O Ministério Público do Ceará (MPCE) apresentou alegações finais acerca de um caso de racismo sofrido por uma delegada, dentro de uma loja Zara, em Fortaleza. O órgão pede à Justiça que o ex-gerente do estabelecimento, Bruno Filipe Simões Antonio, seja condenado.
No último dia 29 de setembro, a promotora da 93ª Promotoria de Justiça de Fortaleza anexou aos autos que, para o MP, "a materialidade e a autoria delitivas estão comprovadas". Anteriormente, o órgão já tinha sido contra um Acordo de Não Persecução Penal (ANPP) ao ex-gerente, que nunca chegou a ser preso pelo crime.
Para os advogados assistentes de acusação, Leandro Vasques, Afonso Belarmino e Marina Torquato, "os memoriais do Ministério Público foram cirúrgicos ao apontar a diferença de tratamento oferecida a clientes brancos e à vítima, que é negra, principalmente, a partir da análise das imagens das câmeras de videomonitoramento da Loja Zara.

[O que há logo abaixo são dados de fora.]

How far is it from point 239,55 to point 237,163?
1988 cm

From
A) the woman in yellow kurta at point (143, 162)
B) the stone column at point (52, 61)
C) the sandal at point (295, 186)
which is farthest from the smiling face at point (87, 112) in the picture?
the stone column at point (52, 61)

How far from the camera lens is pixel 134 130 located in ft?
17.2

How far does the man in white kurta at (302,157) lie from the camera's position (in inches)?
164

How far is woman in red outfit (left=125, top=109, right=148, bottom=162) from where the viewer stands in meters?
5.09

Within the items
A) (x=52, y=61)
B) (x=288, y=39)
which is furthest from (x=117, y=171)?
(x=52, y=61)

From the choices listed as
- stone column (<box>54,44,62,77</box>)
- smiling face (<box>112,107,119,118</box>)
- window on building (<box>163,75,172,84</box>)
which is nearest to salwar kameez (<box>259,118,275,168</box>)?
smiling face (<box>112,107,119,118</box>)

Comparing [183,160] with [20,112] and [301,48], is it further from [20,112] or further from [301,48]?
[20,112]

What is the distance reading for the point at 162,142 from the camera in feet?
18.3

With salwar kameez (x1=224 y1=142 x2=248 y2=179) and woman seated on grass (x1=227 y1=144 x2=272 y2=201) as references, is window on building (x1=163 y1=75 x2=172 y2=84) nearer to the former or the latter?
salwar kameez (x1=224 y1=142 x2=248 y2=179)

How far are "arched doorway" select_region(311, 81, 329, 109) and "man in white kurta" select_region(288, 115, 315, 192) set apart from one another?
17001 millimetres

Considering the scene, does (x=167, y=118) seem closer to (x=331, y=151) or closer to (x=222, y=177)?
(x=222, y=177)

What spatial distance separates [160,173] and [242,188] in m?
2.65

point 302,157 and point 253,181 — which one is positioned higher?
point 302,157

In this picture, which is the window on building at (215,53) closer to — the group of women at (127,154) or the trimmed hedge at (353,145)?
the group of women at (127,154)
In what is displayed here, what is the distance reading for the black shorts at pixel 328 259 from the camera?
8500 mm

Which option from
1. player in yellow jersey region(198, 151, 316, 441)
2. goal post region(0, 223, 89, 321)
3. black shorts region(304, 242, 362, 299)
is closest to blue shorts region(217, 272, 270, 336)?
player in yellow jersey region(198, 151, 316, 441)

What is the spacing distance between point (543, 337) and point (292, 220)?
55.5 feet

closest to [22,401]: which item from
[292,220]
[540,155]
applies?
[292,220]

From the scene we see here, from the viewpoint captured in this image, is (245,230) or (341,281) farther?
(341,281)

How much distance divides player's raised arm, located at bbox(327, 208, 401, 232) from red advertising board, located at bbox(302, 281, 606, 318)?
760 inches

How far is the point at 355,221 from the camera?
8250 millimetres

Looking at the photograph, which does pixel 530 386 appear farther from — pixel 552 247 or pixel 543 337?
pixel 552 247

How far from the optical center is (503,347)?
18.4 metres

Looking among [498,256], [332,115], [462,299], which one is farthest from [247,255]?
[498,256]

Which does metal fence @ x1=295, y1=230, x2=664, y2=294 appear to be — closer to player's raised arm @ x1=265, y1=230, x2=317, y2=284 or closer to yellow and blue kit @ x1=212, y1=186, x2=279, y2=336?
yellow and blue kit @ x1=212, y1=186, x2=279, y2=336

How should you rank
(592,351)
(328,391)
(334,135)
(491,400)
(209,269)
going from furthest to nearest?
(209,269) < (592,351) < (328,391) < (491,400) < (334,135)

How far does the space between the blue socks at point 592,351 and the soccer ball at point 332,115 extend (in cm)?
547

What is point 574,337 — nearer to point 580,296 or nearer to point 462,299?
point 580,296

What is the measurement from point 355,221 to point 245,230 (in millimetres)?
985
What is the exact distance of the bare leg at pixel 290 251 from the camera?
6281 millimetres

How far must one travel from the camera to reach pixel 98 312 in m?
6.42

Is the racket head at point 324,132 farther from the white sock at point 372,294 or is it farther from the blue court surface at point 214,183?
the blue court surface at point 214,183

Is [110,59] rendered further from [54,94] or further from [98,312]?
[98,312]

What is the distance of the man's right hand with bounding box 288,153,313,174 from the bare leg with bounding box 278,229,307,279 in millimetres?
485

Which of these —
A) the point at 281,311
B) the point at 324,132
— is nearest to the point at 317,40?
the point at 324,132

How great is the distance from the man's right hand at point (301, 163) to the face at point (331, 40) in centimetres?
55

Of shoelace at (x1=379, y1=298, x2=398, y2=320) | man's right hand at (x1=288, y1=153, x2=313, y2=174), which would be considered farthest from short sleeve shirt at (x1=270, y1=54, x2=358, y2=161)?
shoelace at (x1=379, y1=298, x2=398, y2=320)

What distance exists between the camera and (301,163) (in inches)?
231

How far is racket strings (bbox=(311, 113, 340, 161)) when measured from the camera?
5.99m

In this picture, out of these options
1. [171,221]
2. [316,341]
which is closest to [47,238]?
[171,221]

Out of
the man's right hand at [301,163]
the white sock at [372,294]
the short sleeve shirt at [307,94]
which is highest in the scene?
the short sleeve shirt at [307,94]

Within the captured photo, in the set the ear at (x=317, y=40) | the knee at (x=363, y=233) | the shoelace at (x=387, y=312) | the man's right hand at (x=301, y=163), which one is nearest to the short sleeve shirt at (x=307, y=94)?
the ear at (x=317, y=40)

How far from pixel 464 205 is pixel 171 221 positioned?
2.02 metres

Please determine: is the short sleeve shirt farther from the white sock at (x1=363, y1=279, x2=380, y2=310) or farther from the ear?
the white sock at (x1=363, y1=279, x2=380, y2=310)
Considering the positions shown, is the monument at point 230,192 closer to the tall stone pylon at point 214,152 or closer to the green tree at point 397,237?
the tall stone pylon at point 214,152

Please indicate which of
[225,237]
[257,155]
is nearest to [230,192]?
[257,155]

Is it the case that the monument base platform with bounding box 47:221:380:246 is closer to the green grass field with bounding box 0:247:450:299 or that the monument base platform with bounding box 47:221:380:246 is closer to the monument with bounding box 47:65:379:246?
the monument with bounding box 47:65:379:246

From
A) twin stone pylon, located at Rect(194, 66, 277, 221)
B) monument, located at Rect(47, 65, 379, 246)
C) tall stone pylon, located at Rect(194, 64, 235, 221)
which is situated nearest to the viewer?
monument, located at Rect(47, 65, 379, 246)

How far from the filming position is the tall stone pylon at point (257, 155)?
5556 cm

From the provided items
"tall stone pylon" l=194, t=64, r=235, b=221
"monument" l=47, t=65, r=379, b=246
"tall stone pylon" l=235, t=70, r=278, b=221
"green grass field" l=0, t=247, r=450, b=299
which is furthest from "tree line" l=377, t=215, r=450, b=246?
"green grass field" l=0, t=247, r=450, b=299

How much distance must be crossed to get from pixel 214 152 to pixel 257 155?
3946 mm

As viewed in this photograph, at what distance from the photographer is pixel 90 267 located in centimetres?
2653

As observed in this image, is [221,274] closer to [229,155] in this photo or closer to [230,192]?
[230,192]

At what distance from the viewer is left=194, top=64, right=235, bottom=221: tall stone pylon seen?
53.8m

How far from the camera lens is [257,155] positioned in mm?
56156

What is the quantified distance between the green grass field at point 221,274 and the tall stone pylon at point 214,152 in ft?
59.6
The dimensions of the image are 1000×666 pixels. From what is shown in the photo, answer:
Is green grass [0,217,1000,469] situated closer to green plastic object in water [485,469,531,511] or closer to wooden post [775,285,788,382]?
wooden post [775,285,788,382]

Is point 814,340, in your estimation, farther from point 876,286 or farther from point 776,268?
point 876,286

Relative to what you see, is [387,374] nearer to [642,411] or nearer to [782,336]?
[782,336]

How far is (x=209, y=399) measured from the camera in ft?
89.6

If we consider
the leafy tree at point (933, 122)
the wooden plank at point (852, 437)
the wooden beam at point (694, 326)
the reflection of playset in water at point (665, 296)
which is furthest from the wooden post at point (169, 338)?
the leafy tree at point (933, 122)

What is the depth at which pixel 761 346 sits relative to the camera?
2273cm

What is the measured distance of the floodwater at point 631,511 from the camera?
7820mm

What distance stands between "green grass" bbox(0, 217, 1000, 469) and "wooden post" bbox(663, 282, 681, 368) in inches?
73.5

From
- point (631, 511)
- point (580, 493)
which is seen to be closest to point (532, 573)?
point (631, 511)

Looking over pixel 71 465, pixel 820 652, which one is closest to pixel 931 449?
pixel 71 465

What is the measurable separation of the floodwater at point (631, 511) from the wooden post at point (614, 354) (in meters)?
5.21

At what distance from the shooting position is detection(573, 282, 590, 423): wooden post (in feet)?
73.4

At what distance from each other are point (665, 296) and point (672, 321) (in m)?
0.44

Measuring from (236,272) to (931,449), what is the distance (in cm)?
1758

Além disso, a instrução processual com a colheita dos testemunhos foi decisiva para demonstrar a materialidade delitiva, inclusive, o depoimento seguro da vítima não deixou pairar qualquer dúvida sobre a existência do crime de racismo".
"Diante desse farto conjunto probatório, espera-se que o juízo acolha as alegações finais da Promotoria e as desta Assistência da Acusação, prolatando a merecida sentença condenatória"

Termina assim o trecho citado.